Problem details: Convert the material, starting with the line containing "How far out" and continuing through the end of the material, into a two-column CSV with the headers text and answer. Give one row for each text and its answer, and place each value in a single quoted field with any line breaks replaced by spaces.

Given data:
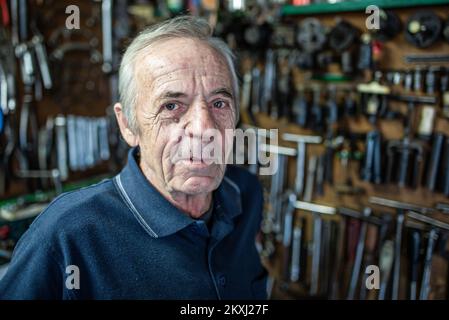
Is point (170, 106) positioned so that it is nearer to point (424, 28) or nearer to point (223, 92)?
point (223, 92)

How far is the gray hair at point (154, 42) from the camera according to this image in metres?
→ 0.96

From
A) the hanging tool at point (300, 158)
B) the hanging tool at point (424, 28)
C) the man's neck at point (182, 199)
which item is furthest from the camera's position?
the hanging tool at point (300, 158)

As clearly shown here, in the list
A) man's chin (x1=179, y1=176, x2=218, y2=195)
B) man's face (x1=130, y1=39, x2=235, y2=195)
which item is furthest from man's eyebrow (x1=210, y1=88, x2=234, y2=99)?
man's chin (x1=179, y1=176, x2=218, y2=195)

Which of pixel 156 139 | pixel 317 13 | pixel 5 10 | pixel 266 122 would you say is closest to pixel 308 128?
pixel 266 122

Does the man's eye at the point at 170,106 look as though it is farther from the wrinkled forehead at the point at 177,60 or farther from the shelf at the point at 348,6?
the shelf at the point at 348,6

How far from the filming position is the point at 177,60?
92cm

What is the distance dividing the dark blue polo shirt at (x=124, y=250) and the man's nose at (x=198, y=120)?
0.19m

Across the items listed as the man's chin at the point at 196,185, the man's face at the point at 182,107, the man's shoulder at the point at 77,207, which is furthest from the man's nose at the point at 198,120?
the man's shoulder at the point at 77,207

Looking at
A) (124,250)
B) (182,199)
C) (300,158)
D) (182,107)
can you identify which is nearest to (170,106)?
(182,107)

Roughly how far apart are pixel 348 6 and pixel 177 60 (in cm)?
148

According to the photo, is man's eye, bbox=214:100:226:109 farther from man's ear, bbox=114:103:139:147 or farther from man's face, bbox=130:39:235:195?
man's ear, bbox=114:103:139:147

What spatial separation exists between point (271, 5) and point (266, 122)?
72 cm

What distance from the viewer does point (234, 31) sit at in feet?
8.09
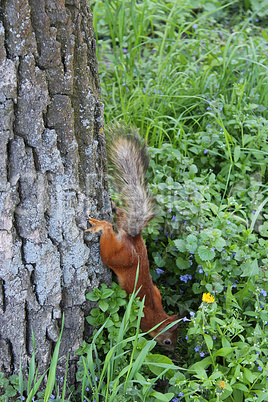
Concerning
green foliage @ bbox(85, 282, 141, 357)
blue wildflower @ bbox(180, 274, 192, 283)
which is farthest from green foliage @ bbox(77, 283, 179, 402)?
blue wildflower @ bbox(180, 274, 192, 283)

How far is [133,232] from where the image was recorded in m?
1.88

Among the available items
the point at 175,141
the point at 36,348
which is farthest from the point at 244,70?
the point at 36,348

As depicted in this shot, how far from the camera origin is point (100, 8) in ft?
12.6

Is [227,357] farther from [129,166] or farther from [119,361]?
[129,166]

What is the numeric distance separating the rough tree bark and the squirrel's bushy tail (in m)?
0.25

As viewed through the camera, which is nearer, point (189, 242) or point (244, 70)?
point (189, 242)

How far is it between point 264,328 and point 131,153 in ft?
3.43

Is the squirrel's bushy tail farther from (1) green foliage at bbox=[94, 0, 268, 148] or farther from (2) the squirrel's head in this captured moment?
(2) the squirrel's head

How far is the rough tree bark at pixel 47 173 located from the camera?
125cm

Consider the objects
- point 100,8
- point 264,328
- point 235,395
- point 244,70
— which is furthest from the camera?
point 100,8

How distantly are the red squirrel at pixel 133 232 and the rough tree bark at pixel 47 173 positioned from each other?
0.33ft

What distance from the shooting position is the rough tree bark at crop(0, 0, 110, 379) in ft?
4.10

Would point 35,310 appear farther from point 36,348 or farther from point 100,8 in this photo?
point 100,8

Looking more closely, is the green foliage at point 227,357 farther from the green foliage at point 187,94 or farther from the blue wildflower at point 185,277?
the green foliage at point 187,94
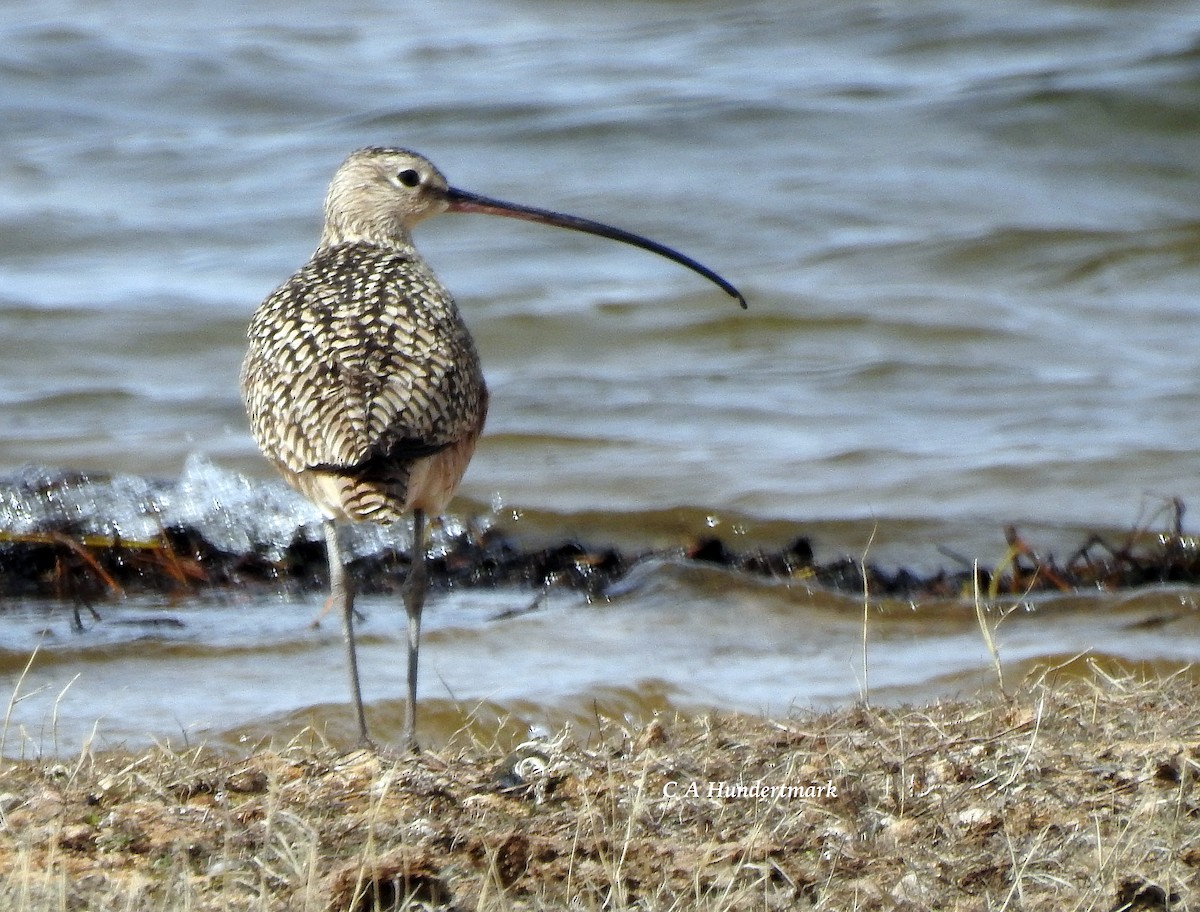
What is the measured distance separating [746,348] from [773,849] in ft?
29.7

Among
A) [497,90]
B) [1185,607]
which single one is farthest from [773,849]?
[497,90]

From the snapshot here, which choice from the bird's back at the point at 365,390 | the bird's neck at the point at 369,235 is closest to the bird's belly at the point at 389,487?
the bird's back at the point at 365,390

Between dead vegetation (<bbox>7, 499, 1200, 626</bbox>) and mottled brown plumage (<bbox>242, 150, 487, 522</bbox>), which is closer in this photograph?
mottled brown plumage (<bbox>242, 150, 487, 522</bbox>)

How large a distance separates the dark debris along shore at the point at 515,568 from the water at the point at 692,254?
35cm

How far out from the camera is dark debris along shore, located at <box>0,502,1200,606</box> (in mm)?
7090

Finished task:
text,answer
"How far out from the camera is dark debris along shore, located at <box>0,502,1200,606</box> (in mm)?","7090"